FILE - A man stands in rubble of his house, destroyed in this year's Israel-Hamas conflict, in the Shijaiyah neighborhood of Gaza City, Nov. 24, 2014.

FILE - A man stands in rubble of his house, destroyed in this year's Israel-Hamas conflict, in the Shijaiyah neighborhood of Gaza City, Nov. 24, 2014.

The International Criminal Court is opening a preliminary probe into possible war crimes in the Palestinian territories.

The examination announced Friday will determine whether a full investigation is merited.

If a full probe does go forward, it would open the door for charges against Israeli and Palestinian officials.

The announcement comes two weeks after the Palestinian Authority submitted documents to the United Nations to join the Hague-based court, known as the ICC.

The move angered Israel and drew concern from the United States, which labeled it counterproductive and said it does nothing to further Palestinian aspirations for an independent state.

But the Palestinian ambassador to the U.N., Riyad Mansour called it a "very significant step" that is necessary to seek justice for crimes against the Palestinian people.

The ambassador said the Palestinians are seeking retroactive jurisdiction from the ICC regarding crimes committed during last year's war in Gaza.

The document handover was the last formal step for the Palestinians to join the ICC, a process that takes at least 60 days.

Palestinian President Mahmoud Abbas signed the documents after the U.N. Security Council rejected a draft resolution setting a three-year deadline for the establishment of a Palestinian state on lands occupied by Israel after the 1967 war.

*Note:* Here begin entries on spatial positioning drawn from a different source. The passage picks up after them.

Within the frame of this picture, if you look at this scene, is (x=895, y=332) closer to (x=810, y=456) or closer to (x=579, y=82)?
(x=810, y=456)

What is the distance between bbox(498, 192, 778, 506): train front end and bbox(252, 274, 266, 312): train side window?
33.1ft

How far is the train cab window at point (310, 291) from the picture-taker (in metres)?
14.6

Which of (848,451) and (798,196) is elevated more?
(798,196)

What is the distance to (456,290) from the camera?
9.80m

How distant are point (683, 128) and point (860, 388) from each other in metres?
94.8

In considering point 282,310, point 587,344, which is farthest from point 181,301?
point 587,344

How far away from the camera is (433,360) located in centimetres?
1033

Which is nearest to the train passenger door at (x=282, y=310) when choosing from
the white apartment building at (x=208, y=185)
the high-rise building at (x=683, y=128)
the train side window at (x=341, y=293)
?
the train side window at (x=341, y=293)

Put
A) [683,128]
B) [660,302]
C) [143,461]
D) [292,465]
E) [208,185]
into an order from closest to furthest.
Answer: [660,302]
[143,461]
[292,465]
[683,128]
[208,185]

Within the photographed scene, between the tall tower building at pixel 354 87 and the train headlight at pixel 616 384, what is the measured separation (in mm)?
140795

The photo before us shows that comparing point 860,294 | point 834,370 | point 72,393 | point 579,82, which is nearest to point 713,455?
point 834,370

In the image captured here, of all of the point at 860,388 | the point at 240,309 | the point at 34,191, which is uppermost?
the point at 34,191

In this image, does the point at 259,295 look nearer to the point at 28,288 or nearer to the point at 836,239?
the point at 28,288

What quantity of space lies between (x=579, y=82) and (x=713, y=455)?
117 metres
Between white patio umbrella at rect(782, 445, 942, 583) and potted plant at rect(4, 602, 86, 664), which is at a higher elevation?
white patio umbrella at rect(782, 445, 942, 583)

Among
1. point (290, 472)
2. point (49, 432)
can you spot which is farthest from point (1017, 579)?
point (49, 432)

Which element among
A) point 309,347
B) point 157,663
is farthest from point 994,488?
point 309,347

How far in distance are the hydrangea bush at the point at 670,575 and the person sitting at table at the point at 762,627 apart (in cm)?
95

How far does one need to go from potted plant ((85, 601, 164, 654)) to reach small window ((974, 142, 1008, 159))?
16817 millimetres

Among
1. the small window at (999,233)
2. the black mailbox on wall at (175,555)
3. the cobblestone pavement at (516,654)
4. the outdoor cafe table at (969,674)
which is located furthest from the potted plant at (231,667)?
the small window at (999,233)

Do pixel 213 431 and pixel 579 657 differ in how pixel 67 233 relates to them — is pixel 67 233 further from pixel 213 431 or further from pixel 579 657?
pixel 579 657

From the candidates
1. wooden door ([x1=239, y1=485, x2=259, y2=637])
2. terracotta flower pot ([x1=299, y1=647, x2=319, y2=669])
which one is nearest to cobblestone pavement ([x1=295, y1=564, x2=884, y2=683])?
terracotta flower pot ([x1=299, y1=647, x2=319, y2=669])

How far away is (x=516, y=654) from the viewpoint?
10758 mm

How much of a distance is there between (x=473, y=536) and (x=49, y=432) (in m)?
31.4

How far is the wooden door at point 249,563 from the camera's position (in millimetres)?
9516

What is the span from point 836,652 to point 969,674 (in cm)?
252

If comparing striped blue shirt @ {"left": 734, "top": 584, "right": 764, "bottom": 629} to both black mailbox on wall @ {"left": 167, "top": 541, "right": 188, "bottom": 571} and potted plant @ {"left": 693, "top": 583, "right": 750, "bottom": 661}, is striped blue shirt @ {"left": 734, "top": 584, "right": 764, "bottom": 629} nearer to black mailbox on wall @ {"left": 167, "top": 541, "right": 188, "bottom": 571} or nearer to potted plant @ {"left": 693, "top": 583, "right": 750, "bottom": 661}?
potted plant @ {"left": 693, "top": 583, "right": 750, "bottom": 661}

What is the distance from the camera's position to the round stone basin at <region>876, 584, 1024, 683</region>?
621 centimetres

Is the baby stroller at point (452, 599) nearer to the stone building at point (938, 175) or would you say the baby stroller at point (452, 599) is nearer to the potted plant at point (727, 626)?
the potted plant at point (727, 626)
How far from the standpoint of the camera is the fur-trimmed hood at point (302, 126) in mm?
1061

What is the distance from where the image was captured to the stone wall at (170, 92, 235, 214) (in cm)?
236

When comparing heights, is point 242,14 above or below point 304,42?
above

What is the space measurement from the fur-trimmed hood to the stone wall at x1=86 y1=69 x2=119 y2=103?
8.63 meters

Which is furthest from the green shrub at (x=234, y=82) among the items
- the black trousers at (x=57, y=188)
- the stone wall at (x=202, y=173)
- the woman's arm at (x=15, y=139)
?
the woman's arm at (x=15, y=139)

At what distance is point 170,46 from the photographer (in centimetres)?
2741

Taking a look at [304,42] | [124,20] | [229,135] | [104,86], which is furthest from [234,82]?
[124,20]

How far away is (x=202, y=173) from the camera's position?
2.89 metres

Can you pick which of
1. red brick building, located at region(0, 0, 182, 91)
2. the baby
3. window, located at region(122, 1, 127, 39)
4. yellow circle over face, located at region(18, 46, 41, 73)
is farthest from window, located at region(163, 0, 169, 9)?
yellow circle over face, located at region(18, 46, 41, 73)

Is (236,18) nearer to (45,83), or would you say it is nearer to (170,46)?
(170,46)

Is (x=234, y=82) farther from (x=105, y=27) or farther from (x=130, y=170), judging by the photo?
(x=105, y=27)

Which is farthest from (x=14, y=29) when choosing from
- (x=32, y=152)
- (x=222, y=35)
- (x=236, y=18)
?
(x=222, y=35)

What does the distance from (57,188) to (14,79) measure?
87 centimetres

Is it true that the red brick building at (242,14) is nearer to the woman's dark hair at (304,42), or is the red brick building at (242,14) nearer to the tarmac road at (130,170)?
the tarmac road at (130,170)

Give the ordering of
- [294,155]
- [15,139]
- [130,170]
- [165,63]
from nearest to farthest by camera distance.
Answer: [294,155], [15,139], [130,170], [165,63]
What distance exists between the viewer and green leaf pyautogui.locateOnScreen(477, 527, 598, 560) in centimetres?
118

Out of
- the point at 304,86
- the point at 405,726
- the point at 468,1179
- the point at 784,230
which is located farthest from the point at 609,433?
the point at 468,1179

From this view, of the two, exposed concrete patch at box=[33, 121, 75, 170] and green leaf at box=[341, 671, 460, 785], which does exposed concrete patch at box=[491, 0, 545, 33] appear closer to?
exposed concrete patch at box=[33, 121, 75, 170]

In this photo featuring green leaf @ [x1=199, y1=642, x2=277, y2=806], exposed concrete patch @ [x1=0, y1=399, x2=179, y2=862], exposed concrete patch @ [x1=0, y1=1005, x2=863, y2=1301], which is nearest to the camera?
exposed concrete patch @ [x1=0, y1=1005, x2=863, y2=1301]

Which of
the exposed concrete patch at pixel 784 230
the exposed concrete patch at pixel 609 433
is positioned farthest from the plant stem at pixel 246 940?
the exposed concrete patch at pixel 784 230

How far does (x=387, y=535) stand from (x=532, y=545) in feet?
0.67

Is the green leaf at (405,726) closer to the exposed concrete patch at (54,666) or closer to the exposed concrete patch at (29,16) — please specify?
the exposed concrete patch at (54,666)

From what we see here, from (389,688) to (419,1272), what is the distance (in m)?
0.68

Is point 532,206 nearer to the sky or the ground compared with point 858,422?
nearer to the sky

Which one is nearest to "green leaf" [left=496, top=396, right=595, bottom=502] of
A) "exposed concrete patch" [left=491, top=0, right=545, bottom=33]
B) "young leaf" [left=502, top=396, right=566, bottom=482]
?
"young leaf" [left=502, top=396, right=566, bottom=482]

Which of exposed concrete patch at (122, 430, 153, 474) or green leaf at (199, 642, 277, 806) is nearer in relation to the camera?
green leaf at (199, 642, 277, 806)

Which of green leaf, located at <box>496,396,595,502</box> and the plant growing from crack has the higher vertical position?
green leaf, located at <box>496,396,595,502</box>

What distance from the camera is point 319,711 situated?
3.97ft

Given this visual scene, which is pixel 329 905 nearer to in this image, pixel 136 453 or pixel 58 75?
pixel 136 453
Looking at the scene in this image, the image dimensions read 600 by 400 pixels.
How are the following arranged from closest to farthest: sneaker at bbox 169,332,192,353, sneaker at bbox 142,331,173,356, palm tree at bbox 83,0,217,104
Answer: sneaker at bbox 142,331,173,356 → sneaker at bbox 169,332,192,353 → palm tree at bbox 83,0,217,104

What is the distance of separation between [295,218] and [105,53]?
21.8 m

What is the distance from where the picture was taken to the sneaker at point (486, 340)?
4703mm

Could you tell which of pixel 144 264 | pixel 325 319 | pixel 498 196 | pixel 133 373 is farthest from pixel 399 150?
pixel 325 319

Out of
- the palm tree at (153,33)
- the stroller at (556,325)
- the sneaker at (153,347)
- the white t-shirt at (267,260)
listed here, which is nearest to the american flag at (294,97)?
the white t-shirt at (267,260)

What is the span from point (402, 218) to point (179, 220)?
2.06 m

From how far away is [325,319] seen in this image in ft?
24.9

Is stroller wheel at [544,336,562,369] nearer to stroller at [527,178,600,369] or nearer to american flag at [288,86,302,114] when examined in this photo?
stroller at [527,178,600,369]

Israel responded by freezing $125 million in Palestinian tax revenues. The Palestinians rely on that monthly money transfer from Israel to run their government and pay the salaries of civil servants. Both the European Union and the U.S. criticized Israel's decision.

By becoming members of the ICC, the Palestinians also open themselves up to counter-charges of war crimes.

The U.N. formed the ICC in 1998. The court is considered an independent judicial institution, and is not supervised by the United Nations. It prosecutes suspects accused of genocide, war crimes and other crimes against humanity. The court has no power to make arrests, but it does have the authority to issue arrest warrants, which can make it a problem for suspects to travel.